New Research to Explore 'On and Off' Switch for CAR T-Cell Therapy


Nanoparticles that act as an ‘on and off’ switch could help improve the safety and efficacy of CAR T-cell therapy.

Researchers are working on an “on and off” switch to improve the safety and efficacy of chimeric antigen receptor (CAR) T-cell therapy and counter the treatment’s potential negative effects, according to a Notre Dame press release.

CAR T-cell therapy, which has been hailed as the “fifth pillar” of cancer treatment, is a novel treatment method that involves genetically engineering T-cells to target and kill cancer. However, serious missteps can occur with CAR T-cell therapy, including an off-target effect in which CAR T-cells attack off-target sites while completing their job.

To improve the safety and efficacy of this therapy, Notre Dame researchers are focusing on the use of nanoparticle-enabled technologies for CAR T-cell therapy in breast cancer. However, it has the potential to be applicable to other cancers that cause solid tumors to form as well.

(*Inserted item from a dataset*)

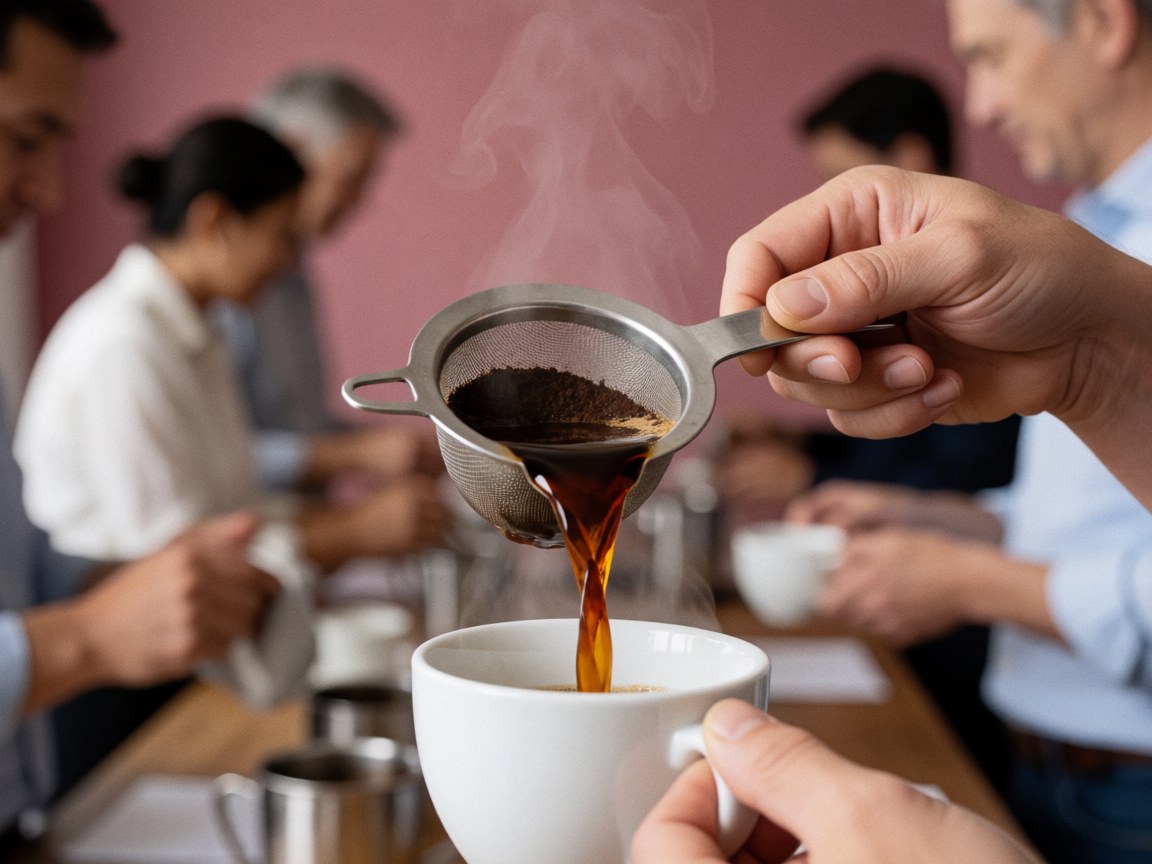 Détail de la préparation d'un café passé, montrant les étapes ou les ingrédients utilisés pour cette boisson traditionnelle.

According to the press release, the research team will create nanoparticles that act as an “on and off” switch to better control the risks of using traditional CAR T-cell therapy.

To do this, the researchers will develop a double-sided nanoparticle designed for 1 part to bind to the surface of a tumor while the other part can capture and activate the CAR T-cells. This nanoparticle will serve as a biomarker for CAR T-cells to identify the cancerous tumor but will dissipate from the tumor surface after a period of time, acting as an “off” switch for the modified CAR T-cells.

Additionally, the researchers plan to further improve the way CAR T-cell therapy is administered by using universal CAR T- (uCAR T) cells, which will make the process more efficient. When CAR T-cells are removed from a specific patient, it can take approximately 30 days to complete before administering treatment. Because uCAR T-cells are not derived from individual patients, they will be more readily available.

“Besides the safety risks of using the typical CAR T-cell therapy, it is also time consuming to develop and there is little control over the speed at which CAR T-cells kill a tumor,” Prakash D. Nallathamby, PhD, research assistant professor of aerospace and mechanical engineering, said in a press release. “Through this research, our goal is to address each of these concerns by using uCAR-T cells in combination with our proprietary modular double-sided nanoparticles to create a more manageable process for those giving and receiving the treatment.”


Developing an ‘On and Off’ Switch for Breast Cancer Treatment [news release]. Notre Dame’s website. Accessed August 20, 2018.